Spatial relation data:
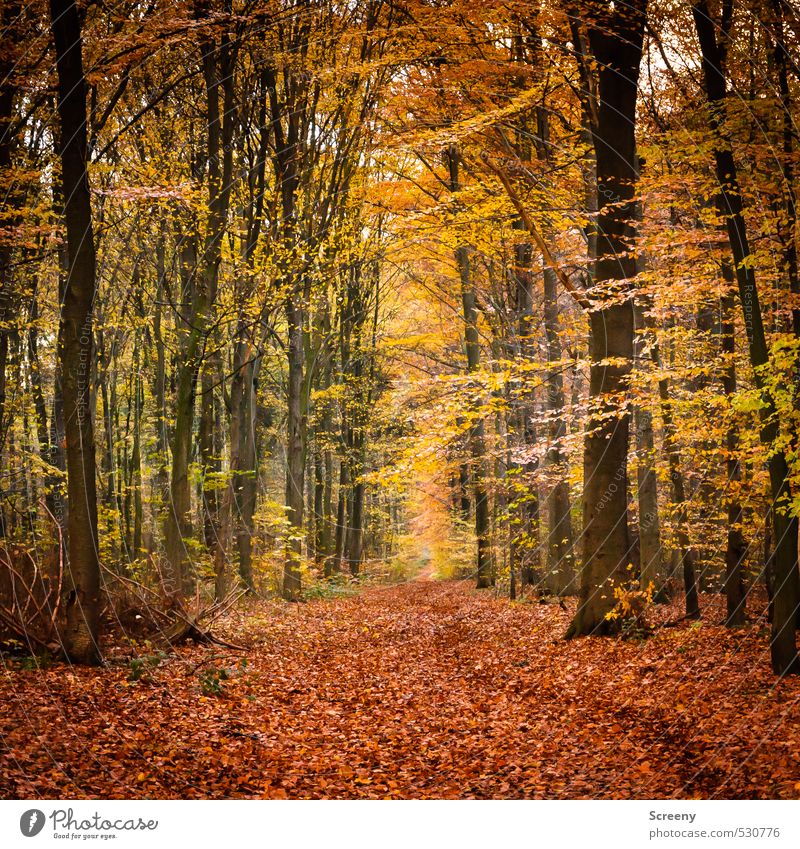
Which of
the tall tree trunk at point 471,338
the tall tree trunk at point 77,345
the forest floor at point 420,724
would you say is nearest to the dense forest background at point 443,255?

# Given request:
Rename every "point" in the items to "location" and leave all other wording unchanged. Leave the pictures out of your answer.

# Exercise response:
Which of
the tall tree trunk at location 471,338
the tall tree trunk at location 77,345
the forest floor at location 420,724
would you say is nearest to the dense forest background at location 443,255?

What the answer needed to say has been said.